My youngest daughter Jade is getting ready to start her Senior Year. As a parent, this is an exciting, bittersweet, scary, fun and surreal time.
Yes. All of those. As many of you know, it’s also the time when you have to start talking about “what’s next.” With that in mind, there are the obligatory college visits, discussions about the future, and the ACT test. This is the test, of course, that helps colleges and universities decide whether your kid is good enough to pay for the opportunity to attend their school. If you think you detect a hint of negativity about the process, you are right.
Unfortunately, on the first time out, Jade felt the same way.
She was not sure what she wanted to do. She did NOT want to take this test. She did not want to get up early. She was pretty much “all out” on the whole process. Her results showed it. She did not do well on the test. But as is nearly always the case, the failure is not nearly as important as the response to it. Jade went back to work.
First, she adopted a better attitude about the whole process. That is SO important. Studies tell you that when you have a positive attitude, your brain functions better. So that alone might have helped. But that was not all. She also started working with a coach. Elaine Smith worked with her over 5 sessions. Not only did she give Jade tips and tricks for attacking the test, but (maybe more importantly) she gave her the confidence that she could do well.
She studied. She worked on it . She had a better attitude. Her results showed it.
I am very proud to report that Jade’s overall score went up quite a bit.
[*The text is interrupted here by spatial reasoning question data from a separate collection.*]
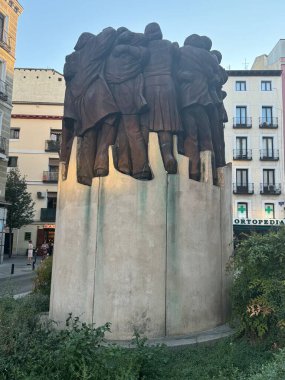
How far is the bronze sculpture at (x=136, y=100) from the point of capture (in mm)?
7819

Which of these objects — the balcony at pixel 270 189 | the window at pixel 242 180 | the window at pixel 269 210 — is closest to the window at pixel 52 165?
the window at pixel 242 180

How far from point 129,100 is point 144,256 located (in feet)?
9.79

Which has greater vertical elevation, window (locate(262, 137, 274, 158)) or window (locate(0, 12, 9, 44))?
window (locate(0, 12, 9, 44))

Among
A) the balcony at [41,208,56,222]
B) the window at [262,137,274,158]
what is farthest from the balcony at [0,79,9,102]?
the window at [262,137,274,158]

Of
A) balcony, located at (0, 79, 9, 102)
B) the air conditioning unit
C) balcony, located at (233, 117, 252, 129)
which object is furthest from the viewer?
the air conditioning unit

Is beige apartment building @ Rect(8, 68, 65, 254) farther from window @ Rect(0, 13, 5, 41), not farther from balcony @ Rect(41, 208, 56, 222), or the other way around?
window @ Rect(0, 13, 5, 41)

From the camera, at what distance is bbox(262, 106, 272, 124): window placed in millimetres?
43469

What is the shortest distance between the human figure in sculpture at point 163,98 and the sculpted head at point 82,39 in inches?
52.5

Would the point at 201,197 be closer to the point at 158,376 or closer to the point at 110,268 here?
the point at 110,268

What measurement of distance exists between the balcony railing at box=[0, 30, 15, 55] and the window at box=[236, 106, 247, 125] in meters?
23.9

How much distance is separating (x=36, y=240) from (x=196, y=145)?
39177mm

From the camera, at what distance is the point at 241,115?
144ft

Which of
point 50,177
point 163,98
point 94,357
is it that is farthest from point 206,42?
point 50,177

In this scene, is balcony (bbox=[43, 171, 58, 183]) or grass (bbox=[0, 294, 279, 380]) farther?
balcony (bbox=[43, 171, 58, 183])
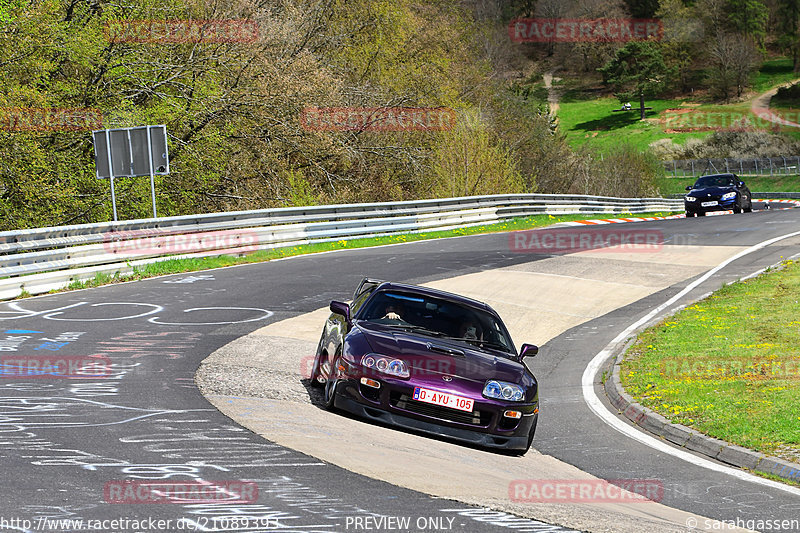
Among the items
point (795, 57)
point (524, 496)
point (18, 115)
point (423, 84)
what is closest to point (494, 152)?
point (423, 84)

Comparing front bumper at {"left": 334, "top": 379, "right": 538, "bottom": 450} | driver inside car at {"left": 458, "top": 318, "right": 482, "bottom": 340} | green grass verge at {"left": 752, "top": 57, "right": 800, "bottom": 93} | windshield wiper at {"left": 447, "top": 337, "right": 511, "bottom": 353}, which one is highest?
green grass verge at {"left": 752, "top": 57, "right": 800, "bottom": 93}

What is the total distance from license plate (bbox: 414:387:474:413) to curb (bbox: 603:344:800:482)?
2456 millimetres

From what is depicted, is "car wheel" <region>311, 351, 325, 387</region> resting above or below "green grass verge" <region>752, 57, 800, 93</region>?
below

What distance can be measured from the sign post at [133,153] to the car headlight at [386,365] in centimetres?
1401

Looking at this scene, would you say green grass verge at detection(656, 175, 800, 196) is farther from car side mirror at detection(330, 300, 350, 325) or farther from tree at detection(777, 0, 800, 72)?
car side mirror at detection(330, 300, 350, 325)

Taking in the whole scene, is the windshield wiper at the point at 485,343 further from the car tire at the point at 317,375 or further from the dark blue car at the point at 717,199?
the dark blue car at the point at 717,199

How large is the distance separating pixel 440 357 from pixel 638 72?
125 meters

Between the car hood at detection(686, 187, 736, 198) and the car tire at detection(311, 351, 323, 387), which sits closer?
the car tire at detection(311, 351, 323, 387)

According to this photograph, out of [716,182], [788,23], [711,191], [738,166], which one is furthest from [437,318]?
[788,23]

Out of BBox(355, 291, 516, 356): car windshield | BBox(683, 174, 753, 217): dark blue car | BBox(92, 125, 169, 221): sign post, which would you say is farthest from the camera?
BBox(683, 174, 753, 217): dark blue car

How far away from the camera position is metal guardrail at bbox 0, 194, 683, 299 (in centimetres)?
1652

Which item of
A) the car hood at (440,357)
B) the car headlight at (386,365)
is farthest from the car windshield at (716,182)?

Several sections of the test went up even more. It’s great news. But to me, this is not the best part of the story. The reality (as I see it) is that this is just one standardized test. It’s one of those things that seems important in the moment. But it’s not. Not really.
What IS important is that Jade learned how life works. When you try something new, you might do poorly. You almost certainly will do poorly if your attitude sucks. But if you learn from it. You readjust your attitude. You work on it. You get a coach. You will get better. Now THAT is a lesson I can get behind.